> _Set exercise 1_
Count how many lines of the records below contain the word "fingers", and give only that number.
** start Document passage **
A Wagering Game Where Wagering Controls the Odds and the Payout [In the Lab]

Poker hand and Chips

After listening to James Earnest and Jason Morningstar talk about randomness in game design, I got to thinking about a peculiar mechanic. Imagine a wagering game in which the more you wagered, the less likely the odds of winning, but the greater the payout if you do win. You control (or at least partly control) the risk, though.

Supply
Each player has a supply of cards that are identical except for their suit. Each player has her own suit. Cards are numbered in ascending numerical rank. Suits are never shuffled or mixed, so one player is always Hearts, another is Clubs, and so on. Each card also lists a bonus effect.

The Wager
At the start of the turn, each player places face-down in front of them up to three cards from their supply. This is a player's wager. When all players have wagered their cards, reveal them.

The Prestige
Shuffle the remaining cards into a single deck. Draw three cards from the deck and reveal them to all players. This is the prestige.
** end Document passage **
** start Records for this exercise **
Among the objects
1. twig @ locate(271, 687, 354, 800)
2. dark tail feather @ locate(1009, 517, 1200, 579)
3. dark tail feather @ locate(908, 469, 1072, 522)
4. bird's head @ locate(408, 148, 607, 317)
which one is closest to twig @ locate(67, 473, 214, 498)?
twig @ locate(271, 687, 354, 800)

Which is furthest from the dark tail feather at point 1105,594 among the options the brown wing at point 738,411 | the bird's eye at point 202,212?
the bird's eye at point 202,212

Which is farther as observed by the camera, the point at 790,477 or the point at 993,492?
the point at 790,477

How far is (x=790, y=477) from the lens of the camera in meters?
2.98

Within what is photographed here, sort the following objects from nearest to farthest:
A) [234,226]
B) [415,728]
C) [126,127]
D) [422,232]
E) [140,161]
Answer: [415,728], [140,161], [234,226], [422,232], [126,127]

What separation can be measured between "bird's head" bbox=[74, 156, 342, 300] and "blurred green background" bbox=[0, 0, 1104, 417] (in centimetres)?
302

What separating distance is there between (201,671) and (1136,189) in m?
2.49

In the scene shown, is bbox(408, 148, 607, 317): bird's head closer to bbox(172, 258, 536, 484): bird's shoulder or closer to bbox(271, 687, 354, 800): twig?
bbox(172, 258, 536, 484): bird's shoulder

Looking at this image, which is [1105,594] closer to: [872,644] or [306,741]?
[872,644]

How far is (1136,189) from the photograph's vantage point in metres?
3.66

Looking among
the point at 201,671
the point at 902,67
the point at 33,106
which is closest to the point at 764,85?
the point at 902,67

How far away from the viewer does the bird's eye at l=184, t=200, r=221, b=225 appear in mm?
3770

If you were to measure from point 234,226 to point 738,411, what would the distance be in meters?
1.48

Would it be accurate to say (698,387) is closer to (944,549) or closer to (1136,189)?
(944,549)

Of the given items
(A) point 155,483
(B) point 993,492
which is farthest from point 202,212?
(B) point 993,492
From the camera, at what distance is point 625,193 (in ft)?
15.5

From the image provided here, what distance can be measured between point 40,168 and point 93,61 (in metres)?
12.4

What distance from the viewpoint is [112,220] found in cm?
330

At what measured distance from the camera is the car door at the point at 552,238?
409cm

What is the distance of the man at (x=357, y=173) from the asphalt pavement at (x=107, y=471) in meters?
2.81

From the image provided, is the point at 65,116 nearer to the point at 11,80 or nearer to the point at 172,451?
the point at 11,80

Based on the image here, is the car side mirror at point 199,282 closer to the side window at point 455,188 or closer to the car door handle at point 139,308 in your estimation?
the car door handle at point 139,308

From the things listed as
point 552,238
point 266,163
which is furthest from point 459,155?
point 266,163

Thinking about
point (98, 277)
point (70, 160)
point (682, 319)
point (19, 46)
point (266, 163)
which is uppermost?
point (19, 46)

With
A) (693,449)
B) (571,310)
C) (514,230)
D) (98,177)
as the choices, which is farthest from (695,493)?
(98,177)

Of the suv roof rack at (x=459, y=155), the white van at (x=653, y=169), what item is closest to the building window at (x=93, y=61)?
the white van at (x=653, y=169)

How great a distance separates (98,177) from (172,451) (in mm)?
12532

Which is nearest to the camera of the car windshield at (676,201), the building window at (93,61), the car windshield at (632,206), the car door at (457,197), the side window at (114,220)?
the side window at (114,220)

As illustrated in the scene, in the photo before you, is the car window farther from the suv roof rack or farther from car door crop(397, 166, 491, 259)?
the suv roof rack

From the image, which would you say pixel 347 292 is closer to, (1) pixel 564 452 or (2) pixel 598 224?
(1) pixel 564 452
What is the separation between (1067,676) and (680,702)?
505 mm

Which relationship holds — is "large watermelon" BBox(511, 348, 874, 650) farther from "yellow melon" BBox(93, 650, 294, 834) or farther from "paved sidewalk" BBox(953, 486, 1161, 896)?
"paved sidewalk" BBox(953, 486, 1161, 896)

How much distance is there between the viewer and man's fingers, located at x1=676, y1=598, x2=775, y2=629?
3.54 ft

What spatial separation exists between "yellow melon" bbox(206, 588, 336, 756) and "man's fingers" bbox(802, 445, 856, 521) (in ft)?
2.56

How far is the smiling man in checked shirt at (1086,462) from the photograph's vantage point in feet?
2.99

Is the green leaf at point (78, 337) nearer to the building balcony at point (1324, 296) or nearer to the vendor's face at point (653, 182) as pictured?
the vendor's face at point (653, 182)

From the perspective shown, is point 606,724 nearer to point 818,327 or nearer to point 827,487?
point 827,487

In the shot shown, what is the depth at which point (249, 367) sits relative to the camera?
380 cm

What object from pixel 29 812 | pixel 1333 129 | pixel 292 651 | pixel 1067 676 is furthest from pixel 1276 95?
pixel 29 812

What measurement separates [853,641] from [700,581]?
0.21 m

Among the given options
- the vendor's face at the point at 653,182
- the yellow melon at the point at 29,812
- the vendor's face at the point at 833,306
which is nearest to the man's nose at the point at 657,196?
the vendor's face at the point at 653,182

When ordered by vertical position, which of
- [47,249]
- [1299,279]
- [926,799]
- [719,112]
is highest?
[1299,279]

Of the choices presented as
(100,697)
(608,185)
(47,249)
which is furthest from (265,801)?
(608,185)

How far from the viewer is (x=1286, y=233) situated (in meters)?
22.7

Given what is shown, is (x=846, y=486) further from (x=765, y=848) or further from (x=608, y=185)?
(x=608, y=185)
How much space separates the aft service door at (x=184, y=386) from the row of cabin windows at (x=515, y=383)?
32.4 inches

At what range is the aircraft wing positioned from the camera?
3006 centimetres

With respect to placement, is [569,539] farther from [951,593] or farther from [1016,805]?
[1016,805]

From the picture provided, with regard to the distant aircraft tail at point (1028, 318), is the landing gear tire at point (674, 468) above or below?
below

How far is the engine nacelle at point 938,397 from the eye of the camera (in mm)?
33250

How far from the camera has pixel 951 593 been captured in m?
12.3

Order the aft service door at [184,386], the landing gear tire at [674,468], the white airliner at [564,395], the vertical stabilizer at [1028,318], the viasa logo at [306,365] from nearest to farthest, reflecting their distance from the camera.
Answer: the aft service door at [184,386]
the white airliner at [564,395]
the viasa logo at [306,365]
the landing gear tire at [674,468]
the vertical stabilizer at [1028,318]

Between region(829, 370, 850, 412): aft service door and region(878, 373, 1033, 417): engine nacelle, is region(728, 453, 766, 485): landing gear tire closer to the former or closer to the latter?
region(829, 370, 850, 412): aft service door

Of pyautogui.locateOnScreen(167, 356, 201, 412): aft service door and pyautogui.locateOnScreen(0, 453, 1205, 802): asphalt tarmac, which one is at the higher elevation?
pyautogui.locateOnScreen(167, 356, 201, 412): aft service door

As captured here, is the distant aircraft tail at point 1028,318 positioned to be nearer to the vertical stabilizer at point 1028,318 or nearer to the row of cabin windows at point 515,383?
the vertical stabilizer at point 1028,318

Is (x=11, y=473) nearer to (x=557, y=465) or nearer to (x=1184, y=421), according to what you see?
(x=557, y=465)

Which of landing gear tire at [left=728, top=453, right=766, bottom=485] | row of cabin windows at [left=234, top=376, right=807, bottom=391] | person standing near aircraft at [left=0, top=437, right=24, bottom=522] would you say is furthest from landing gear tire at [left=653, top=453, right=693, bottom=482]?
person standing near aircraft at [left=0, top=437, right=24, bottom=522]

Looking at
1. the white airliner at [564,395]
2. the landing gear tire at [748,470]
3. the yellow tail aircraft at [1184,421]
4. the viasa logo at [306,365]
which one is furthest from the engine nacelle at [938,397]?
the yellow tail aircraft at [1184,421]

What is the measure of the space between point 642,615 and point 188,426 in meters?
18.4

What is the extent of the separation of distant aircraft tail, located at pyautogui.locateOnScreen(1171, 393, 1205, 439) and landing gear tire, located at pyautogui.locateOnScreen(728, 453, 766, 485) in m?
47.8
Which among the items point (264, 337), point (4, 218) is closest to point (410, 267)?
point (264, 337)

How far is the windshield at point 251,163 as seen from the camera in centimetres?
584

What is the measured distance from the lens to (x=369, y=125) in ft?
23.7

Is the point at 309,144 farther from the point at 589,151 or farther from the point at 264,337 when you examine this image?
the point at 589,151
** end Records for this exercise **
> _Set exercise 2_
Copy the entire wagering game post above word for word, with no changes.

> _Reply 1_
2

> _Reply 2_
A Wagering Game Where Wagering Controls the Odds and the Payout [In the Lab]

Poker hand and Chips

After listening to James Earnest and Jason Morningstar talk about randomness in game design, I got to thinking about a peculiar mechanic. Imagine a wagering game in which the more you wagered, the less likely the odds of winning, but the greater the payout if you do win. You control (or at least partly control) the risk, though.

Supply
Each player has a supply of cards that are identical except for their suit. Each player has her own suit. Cards are numbered in ascending numerical rank. Suits are never shuffled or mixed, so one player is always Hearts, another is Clubs, and so on. Each card also lists a bonus effect.

The Wager
At the start of the turn, each player places face-down in front of them up to three cards from their supply. This is a player's wager. When all players have wagered their cards, reveal them.

The Prestige
Shuffle the remaining cards into a single deck. Draw three cards from the deck and reveal them to all players. This is the prestige.